(Beginning of Source material)

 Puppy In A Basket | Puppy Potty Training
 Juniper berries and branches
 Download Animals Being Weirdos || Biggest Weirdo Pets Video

(End of Source material)

» Your task:
A reply should hold exactly the lines from the one containing "Juniper berries and branches" through the end of the data above, nothing more.

» Reply to the task:
 Juniper berries and branches
 Download Animals Being Weirdos || Biggest Weirdo Pets Video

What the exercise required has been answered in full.